New comparison website claims to be 'Skyscanner for interiors'

Ever bought a piece of furniture that you thought was just right for your home, and then been dismayed to stumble across a very similar item that was a better shade, significantly cheaper, or just a bit nicer?

This is the problem that Kuldea, a new comparison website billing itself as a kind of Skyscanner for the interiors-obsessed, claims to help you solve.

Founder Deirdre McGettrick, who left her job at a City bank to run the start-up earlier this year, says it was borne from her frustrations when furnishing her own home. “I would look at things like Pinterest and Instagram and get lots of inspiration, but when I went to buy items I found it really difficult,” she says. “You have to go to every individual retailer’s website, and if your requirements are specific they might only come up with a couple of products.”

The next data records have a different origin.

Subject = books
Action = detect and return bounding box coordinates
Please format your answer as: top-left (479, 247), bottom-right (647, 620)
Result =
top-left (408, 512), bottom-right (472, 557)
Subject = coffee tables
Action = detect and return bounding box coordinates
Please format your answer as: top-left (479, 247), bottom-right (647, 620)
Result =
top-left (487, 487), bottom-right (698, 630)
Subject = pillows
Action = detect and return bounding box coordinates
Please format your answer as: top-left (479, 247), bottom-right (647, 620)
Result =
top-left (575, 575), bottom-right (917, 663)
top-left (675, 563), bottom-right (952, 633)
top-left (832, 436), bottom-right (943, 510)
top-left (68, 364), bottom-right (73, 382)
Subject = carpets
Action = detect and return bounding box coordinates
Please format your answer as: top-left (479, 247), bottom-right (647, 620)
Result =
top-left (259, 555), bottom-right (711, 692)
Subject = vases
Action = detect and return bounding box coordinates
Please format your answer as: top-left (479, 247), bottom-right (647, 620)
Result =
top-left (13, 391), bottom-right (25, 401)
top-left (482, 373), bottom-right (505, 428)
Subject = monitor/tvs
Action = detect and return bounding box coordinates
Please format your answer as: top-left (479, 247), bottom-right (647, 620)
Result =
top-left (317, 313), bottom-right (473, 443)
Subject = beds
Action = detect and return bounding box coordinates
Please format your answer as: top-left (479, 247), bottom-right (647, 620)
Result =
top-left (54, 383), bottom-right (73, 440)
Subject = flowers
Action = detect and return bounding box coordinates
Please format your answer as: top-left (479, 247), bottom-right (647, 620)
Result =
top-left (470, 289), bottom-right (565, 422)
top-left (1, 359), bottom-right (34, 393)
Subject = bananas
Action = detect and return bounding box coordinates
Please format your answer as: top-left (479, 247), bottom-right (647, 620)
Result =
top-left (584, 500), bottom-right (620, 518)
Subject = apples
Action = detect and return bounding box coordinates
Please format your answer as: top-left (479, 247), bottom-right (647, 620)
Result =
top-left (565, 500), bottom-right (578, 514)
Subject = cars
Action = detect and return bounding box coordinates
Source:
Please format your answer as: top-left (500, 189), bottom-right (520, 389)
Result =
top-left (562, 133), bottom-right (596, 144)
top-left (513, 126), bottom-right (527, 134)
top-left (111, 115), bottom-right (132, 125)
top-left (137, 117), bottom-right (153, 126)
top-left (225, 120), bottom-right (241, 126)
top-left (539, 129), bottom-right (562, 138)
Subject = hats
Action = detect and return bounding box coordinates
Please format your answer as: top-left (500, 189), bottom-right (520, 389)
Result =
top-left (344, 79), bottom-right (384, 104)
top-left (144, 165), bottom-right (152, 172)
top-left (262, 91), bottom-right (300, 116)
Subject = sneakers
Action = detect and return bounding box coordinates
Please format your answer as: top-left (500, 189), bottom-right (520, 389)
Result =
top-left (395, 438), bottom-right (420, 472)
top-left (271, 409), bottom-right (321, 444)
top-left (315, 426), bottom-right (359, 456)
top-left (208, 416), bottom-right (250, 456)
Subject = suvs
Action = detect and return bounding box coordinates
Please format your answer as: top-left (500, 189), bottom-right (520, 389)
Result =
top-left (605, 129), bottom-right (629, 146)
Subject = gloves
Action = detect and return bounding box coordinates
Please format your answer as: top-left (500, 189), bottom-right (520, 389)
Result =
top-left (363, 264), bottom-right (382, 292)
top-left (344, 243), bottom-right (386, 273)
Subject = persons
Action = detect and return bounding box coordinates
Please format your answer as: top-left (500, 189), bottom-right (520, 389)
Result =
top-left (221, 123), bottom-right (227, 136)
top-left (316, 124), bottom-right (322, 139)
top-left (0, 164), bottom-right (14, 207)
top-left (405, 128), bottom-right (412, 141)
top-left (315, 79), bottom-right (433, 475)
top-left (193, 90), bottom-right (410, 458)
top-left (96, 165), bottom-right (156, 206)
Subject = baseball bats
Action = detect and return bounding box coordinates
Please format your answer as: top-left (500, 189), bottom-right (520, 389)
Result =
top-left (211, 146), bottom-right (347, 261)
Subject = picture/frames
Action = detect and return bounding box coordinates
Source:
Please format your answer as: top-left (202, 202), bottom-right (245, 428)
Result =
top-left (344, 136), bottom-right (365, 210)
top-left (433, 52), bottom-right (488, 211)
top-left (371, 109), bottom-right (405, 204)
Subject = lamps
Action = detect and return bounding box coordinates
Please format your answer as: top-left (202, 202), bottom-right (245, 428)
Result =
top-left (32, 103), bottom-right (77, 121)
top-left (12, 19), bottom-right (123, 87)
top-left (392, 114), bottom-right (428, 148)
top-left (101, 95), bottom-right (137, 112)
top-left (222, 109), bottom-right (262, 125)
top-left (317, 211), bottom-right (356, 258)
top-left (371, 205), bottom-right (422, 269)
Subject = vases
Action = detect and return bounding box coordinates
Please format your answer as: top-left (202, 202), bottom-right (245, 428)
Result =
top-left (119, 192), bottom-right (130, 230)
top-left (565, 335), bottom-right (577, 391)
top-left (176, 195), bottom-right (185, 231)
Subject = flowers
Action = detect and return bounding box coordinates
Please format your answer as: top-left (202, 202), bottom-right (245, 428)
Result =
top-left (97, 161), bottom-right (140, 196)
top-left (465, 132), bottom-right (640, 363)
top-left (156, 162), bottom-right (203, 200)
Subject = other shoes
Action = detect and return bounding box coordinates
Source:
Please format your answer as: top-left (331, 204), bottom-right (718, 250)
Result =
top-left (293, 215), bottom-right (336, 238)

Interiors are emotive – people don’t want to miss out on the perfect product

On Kuldea – a portmanteau of ‘cool idea’ – customers can browse items from lots of brands – there are currently 68 on the site, including Dwell, Maisons Du Monde and The French Bedroom Company – before clicking through to their websites to buy.

You can search by product type or room, and then narrow the results down using factors such as colour and price. “Interiors are emotive – people don’t want to miss out on the perfect product,” McGettrick says, adding that the glut of home decor accounts on Instagram has been good for business.

Maisons Du Monde is one of the brands that can be searched for on Kuldea

The difference between browsing on Kuldea and a department store website is that the products aren’t curated, so you see a much wider range of items – even if you do have to sift through them yourself.

The most popular products are sofas and coffee tables, but one more unusual trend McGettrick is tipping after a spike in searches is drinks trolleys. She also predicts that bold patterns are coming back in a big way.

More broadly, she says buyers are moving away from “fast furnishing”: cheap, trendy items that will need to be replaced in a couple of years. “People are investing more in key staples which will still look good in 20 or 30 years,” she says.

She is also about to sign up a new retailer to the site who deals exclusively in ‘upcycled’ products, giving customers the option to avoid buying new altogether.

New brands are being added all the time, so if you’re uncompromising when it comes to your home this could prove a to be a time-saver.